■ **Task to carry out**
Below are the entries to work from; restate word for word the portion that opens with the line containing "United States, site archbold_FL-17." and closes with the line containing "A: Bos taurus (domestic cow).", keeping both.

■ **Saved entries**
-*-
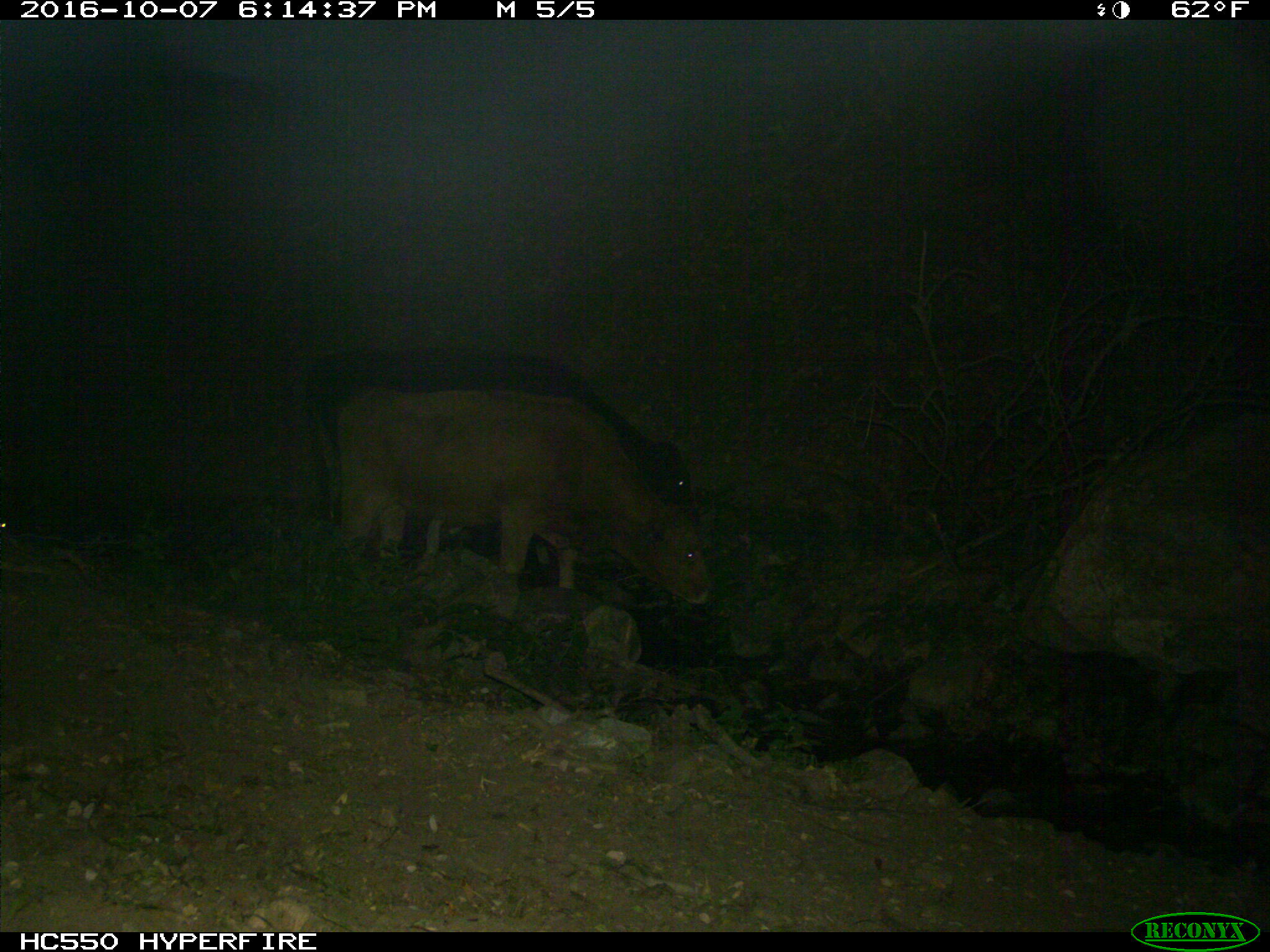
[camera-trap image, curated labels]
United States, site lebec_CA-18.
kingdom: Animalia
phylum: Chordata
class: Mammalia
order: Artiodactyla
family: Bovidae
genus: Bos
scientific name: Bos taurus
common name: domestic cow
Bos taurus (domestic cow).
-*-
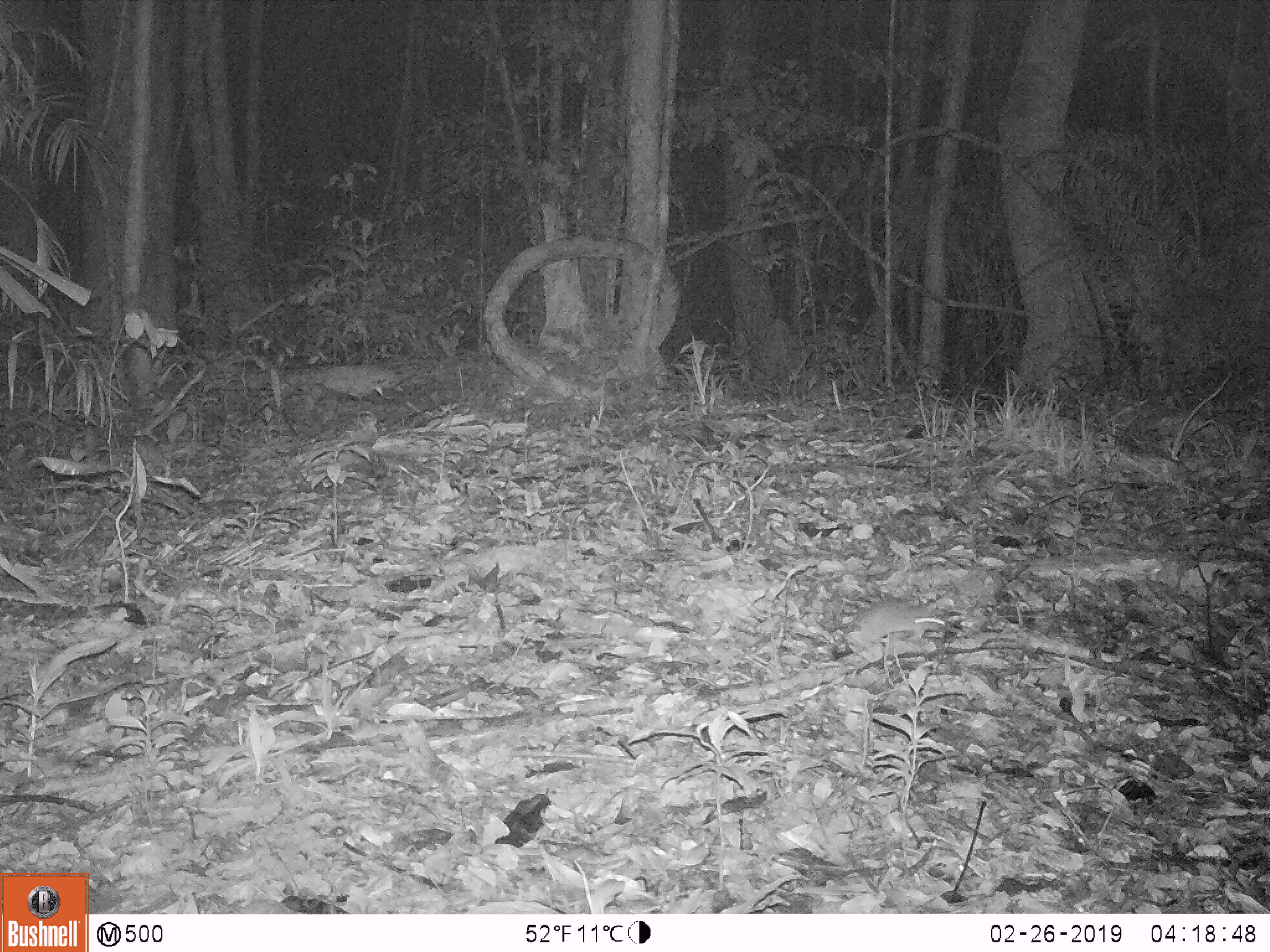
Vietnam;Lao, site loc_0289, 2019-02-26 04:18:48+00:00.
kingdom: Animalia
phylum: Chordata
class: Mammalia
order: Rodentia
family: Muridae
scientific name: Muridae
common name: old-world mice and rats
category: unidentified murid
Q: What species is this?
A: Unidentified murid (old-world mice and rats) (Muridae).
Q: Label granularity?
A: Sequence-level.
-*-
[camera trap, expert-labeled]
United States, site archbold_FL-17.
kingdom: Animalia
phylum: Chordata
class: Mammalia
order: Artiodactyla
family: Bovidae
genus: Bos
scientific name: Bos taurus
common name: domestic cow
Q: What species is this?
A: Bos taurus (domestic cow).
-*-
■ **Solution to the problem**
United States, site archbold_FL-17.
kingdom: Animalia
phylum: Chordata
class: Mammalia
order: Artiodactyla
family: Bovidae
genus: Bos
scientific name: Bos taurus
common name: domestic cow
Q: What species is this?
A: Bos taurus (domestic cow).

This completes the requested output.